» SOURCE EXCERPT
MICHAEL R. AUSLIN Michael R. Auslin is Assistant Professor of History at Yale University. He is the author of Negotiating with Imperialism: The Unequal Treaties and the Culture of Japanese Diplomacy (Harvard, 2004) and is currently writing a book on U.S.-Japan cultural exchange over the past 200 years. A former Fulbright and Japan Foundation Scholar, he is a 2003 recipient of the Smith-Richardson Foundation's Junior Faculty Grant in International Security and Foreign Policy. He comments on Japanese affairs for both American and Japanese media.
BEATRICE BODART-BAILEY Beatrice Bodart-Bailey, a German citizen educated in England, received her degrees from the Australian National University, Canberra. She is the author of Kaempfer’s Japan: Tokugawa Culture Observed (University of Hawaii Press, 1999), and has published books and articles on a wide range of topics on early Tokugawa Japan in English, Japanese and German. She inaugurated the teaching of Japanese History at Ottawa University, Canada, taught Japanese Economic History at Kobe University, and is one of the founding members of the Department of Comparative Culture, Otsuma Women's University, Tokyo, Japan, where she is still teaching at present.
MICHAEL COOPER Michael Cooper obtained a doctorate from the University of Oxford. He was
the editor of the academic journal, Monumenta Nipponica in Tokyo for 26
years. He has written extensively on early Japanese-European cultural
relations. His publications include They came to Japan: An Anthology of European Reports on Japan 1543-1640 (University of Michigan Press 1995), Rodrigues the Interpreter: An Early Jesuit in Japan and China (Weatherhill, 1974), and This Island of Japon: Joao Rodrigues’s Account of 16th Century Japan (Kodansha International, 1973).

» EXCERPTED DATA
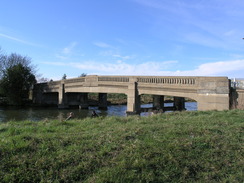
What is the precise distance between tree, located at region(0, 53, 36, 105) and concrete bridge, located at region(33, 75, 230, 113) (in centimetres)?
613

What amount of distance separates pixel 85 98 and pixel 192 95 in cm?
2936

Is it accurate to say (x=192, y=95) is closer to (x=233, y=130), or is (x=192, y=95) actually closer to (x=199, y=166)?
(x=233, y=130)

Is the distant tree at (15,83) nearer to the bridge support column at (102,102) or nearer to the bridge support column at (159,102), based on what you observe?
the bridge support column at (102,102)

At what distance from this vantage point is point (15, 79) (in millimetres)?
43812

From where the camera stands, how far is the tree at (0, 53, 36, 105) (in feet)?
142

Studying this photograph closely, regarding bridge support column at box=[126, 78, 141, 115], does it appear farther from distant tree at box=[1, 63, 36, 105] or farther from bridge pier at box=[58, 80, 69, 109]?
distant tree at box=[1, 63, 36, 105]

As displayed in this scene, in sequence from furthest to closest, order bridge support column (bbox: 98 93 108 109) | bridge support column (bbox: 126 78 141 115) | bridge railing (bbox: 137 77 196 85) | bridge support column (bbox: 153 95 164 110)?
1. bridge support column (bbox: 98 93 108 109)
2. bridge support column (bbox: 153 95 164 110)
3. bridge support column (bbox: 126 78 141 115)
4. bridge railing (bbox: 137 77 196 85)

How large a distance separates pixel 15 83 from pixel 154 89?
32493mm

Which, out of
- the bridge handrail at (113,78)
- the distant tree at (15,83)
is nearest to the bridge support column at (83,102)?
the distant tree at (15,83)

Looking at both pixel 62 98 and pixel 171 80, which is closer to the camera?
pixel 171 80

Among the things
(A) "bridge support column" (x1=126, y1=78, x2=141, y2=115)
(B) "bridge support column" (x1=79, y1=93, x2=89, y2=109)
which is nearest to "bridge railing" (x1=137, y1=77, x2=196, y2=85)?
(A) "bridge support column" (x1=126, y1=78, x2=141, y2=115)

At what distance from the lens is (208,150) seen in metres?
5.00

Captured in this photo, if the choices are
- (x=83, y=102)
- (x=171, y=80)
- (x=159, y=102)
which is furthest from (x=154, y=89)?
(x=83, y=102)

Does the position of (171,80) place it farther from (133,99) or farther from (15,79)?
→ (15,79)
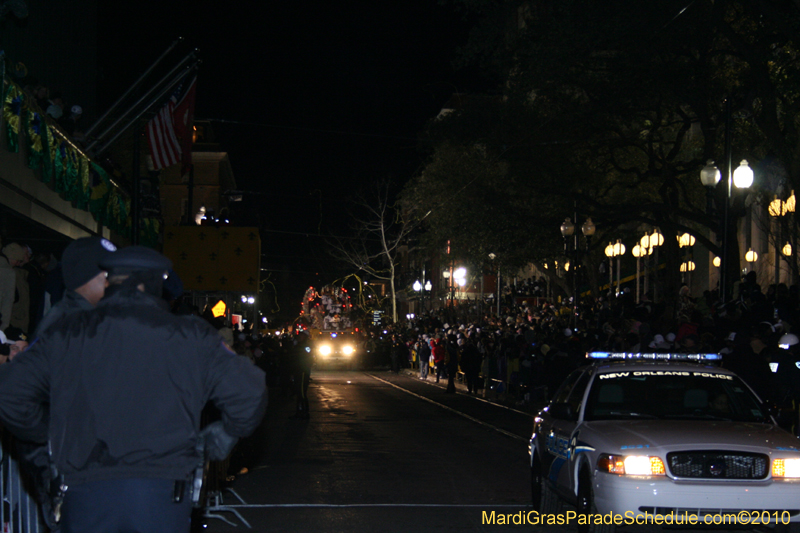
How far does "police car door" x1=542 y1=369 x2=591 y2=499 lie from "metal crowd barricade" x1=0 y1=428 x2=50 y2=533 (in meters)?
4.10

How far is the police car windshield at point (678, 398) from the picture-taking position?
8062 millimetres

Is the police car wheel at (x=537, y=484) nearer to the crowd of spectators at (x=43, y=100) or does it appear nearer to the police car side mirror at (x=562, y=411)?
the police car side mirror at (x=562, y=411)

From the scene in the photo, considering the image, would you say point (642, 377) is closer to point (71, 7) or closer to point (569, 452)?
point (569, 452)

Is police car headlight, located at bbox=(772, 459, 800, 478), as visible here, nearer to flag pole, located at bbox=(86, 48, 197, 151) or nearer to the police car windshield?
the police car windshield

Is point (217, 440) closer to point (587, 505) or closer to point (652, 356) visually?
point (587, 505)

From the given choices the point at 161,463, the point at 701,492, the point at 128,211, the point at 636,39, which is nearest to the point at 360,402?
the point at 128,211

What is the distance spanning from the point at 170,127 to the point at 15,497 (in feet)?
45.9

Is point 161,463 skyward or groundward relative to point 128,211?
groundward

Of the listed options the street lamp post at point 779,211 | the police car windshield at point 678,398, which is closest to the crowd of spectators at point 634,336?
the street lamp post at point 779,211

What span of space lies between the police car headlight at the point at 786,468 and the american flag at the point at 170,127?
49.4ft

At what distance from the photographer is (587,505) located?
743cm

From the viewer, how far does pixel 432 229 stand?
35688 mm

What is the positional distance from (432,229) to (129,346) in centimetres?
3230

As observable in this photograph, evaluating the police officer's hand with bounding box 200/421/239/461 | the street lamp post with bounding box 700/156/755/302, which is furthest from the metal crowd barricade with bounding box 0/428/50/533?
the street lamp post with bounding box 700/156/755/302
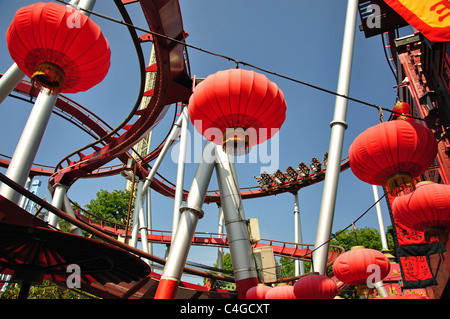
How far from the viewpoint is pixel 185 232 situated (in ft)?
18.4

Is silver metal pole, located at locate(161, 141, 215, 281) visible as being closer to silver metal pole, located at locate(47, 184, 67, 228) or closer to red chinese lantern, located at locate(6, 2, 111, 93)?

» REQUIRED WORK
[1] Rewrite the rows from the line that has "As observable in" through the last row, switching "silver metal pole" to "steel pole" and leaving all else unchanged; omit the pictures.
[2] Continue the biographies of Japan scholars from where they stop.

» EXPECTED RESPONSES
[1]
As observable in this photograph, evaluating the police officer's hand with bounding box 200/421/239/461 | the street lamp post with bounding box 700/156/755/302, which is furthest from the metal crowd barricade with bounding box 0/428/50/533?
the street lamp post with bounding box 700/156/755/302
How far from the viewpoint is pixel 185 232 situated (in ft)?
18.4

Is steel pole, located at locate(161, 141, 215, 281) visible as being closer to steel pole, located at locate(47, 184, 67, 228) or closer to red chinese lantern, located at locate(6, 2, 111, 93)?

[2]
EIKO IKEGAMI
Eiko Ikegami studied Japanese classical literature as an undergraduate in Japan, and later was awarded a Ph.D. in sociology from Harvard University. Currently a Professor of Sociology on the Graduate Faculty at New School University, she previously taught at Yale University as associate professor of sociology. Ikegami's first book, The Taming of the Samurai: Honorific Individualism and the Making of Modern Japan (1995, Harvard University Press) won the Best Book on Asia Award from the American Sociological Association's section of Asian and Asian American Studies. Her latest book, Bonds of Civility: Aesthetic Networks and Political Origins of Japanese Culture (2004, Cambridge University Press) examines the social aspects of Japanese aesthetic life, covering such topics as haiku, the tea ceremony, kimono fashion and Japanese politeness.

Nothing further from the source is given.